HISTORICAL BACKGROUND
  1. Islamia College and Collegiate School Peshawar formerly known as the Darul-Uloom-e-Islamia Sarhad is not just the name of an educational institution but it was a movement through education. The establishment of this grand institution carries behind it a long history and it stands for a great movement which ultimately transformed the whole of N.W.F.P and the adjoining tribal areas. The movement is significant for imparting quality education, establishment of democratic institutions and finally a struggle to achieve independence from alien rule.
  2. Sahibzada Sahib belonged to that group of Indian statesmen who believed in achieving independence through peaceful means using conciliatory approach for resolution of their problems with the British rulers.

-----

Task item A:
Answer these questions from the historical background on Islamia College Peshawar:
(i) By what name was the institution formerly known?
(ii) What regions does the text say the movement ultimately transformed?
(iii) By what means did Sahibzada Sahib's group of statesmen believe independence should be achieved?
Task item B:
Write the next part of the historical background on Islamia College Peshawar, picking up after its final sentence.
The records that come next have no connection to the text above.

Stored items
-----

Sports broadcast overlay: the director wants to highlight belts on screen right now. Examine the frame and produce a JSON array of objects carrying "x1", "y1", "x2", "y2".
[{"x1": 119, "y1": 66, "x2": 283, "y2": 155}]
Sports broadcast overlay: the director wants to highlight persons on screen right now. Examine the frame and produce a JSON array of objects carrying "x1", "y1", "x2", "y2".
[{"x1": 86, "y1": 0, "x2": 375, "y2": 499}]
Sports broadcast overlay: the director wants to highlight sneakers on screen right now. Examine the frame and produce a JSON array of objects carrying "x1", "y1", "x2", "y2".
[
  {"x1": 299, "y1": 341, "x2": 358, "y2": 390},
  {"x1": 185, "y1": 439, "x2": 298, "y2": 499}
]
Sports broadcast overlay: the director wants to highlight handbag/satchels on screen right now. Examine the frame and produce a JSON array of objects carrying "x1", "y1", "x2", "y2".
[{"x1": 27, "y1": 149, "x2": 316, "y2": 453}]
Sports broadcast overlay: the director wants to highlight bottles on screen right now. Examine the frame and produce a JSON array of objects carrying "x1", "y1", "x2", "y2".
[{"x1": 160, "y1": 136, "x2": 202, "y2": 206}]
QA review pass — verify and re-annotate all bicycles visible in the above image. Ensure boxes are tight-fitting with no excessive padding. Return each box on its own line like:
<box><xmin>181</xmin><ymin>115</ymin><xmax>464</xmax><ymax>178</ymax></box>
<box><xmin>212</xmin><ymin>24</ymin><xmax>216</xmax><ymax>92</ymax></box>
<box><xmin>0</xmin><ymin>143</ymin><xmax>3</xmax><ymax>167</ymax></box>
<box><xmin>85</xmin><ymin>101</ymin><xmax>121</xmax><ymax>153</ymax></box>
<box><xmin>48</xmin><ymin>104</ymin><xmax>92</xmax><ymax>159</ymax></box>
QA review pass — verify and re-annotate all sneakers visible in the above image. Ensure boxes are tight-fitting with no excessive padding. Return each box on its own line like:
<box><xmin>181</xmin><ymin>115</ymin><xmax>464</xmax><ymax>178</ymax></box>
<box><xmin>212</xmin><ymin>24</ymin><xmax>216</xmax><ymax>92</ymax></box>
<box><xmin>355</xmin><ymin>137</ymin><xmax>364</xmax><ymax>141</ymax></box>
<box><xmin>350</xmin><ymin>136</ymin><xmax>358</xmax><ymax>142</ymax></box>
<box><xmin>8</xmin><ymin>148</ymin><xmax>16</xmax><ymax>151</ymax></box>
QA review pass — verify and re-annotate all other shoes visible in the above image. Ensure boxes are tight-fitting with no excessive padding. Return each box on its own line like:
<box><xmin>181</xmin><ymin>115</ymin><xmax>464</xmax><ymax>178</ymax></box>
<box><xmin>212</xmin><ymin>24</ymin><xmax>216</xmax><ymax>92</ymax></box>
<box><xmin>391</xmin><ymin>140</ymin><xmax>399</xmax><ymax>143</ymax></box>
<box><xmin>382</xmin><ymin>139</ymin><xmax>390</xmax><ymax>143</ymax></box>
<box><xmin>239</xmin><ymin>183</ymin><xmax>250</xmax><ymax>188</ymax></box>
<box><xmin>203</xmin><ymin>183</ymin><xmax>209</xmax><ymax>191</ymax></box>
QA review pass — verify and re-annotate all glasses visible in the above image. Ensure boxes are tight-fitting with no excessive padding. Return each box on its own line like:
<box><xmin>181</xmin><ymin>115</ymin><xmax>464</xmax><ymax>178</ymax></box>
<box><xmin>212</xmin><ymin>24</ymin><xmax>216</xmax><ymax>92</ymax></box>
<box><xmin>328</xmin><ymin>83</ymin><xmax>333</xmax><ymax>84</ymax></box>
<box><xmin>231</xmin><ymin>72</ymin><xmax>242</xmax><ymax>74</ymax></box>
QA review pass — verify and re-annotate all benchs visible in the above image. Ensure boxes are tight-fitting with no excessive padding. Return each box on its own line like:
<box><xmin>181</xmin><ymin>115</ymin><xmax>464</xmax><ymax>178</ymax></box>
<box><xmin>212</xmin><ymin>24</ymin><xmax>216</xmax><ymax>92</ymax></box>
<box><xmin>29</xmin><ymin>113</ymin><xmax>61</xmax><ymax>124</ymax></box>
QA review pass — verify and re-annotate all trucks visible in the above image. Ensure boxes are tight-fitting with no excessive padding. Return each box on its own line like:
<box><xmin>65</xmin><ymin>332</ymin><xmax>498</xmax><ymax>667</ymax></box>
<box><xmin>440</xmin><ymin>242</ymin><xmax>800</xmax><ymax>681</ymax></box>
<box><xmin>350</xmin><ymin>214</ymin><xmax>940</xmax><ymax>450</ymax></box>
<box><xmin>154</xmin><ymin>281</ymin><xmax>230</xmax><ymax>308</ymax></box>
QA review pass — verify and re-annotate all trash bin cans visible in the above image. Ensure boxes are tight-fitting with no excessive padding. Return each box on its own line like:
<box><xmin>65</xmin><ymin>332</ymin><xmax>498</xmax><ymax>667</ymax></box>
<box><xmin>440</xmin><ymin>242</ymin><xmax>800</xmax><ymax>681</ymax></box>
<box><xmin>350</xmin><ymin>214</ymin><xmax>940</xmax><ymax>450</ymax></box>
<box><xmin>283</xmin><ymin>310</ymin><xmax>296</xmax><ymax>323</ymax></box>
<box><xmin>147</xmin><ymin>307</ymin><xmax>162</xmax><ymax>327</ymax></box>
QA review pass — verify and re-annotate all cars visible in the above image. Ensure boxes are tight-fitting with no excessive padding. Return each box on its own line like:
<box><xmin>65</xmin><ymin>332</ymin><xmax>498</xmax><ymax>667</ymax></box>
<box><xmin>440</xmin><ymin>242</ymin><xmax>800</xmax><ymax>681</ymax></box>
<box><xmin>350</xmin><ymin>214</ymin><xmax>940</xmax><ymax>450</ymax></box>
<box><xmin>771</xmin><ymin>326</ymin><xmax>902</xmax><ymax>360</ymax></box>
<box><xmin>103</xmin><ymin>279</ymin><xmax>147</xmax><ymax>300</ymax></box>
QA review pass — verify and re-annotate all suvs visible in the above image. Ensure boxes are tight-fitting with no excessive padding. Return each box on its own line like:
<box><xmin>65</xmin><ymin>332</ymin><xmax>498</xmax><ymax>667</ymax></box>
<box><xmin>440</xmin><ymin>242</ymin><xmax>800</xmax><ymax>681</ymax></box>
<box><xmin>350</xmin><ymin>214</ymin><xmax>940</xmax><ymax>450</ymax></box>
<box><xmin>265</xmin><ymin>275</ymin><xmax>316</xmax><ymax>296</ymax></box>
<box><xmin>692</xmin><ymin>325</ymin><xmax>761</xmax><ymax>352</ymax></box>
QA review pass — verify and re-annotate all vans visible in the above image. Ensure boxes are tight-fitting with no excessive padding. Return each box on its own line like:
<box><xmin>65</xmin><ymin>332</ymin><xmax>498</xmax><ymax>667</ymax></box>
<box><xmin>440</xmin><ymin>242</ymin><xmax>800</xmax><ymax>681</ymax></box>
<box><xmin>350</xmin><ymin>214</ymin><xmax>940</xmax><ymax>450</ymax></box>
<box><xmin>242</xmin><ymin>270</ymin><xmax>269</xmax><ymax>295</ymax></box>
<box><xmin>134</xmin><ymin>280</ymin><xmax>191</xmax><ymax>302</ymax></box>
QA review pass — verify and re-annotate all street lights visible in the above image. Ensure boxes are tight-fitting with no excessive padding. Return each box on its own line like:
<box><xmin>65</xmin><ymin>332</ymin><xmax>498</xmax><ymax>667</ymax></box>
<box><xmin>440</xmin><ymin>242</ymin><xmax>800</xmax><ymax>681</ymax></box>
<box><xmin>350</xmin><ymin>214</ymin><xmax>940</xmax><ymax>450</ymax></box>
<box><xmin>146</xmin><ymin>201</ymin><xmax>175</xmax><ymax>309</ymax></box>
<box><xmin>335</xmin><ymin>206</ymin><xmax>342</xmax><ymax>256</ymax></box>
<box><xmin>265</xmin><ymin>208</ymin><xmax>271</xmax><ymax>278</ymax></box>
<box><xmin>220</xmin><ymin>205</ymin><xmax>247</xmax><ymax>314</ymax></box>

-----

Task response A:
(i) Darul-Uloom-e-Islamia Sarhad
(ii) The whole of N.W.F.P and the adjoining tribal areas
(iii) Through peaceful means, using a conciliatory approach to resolve their problems with the British rulers

Task response B:
  3. Nawab Sir Sahibzada Abdul Qayum was deeply concerned about the prevailing state of affairs in the province. The experimental schools run in the Khyber Agency in the first decade of 20th Century which was established there as a result of mutual efforts of Sir Abdul Qayum and Sir George Roos Kepple. It had given promising results and this inspired Sahibzada Sahib to start thinking about the development of education on a grand scale. By the year 1909, the idea of a College, in the Province, was taking its abstract form in the minds of Sir Abdul Qayum and Sir George Roos Kepple which was further strengthened by their visit to Aligarh the same year.
  4. At the time of its establishment, no one could visualize that during the course of its existence it would bloom into a University which in turn would give birth to University of Engineering and Technology, Agricultural University, Khyber Medical College and a nursery for other educational institutions. However, it was the foresightedness of Nawab Abdul Qayum Khan, who envisaged a separate University for this area. He had gradually been expanding the Darul-Uloom in a way to evolve itself into a University in the end. He was so certain in his imagination that while responding to the pinching remarks of the then governor he emphatically predicated in 1935 that Darul-Uloom will certainly become a University when I may not be on earth and your Excellency may be in Britain.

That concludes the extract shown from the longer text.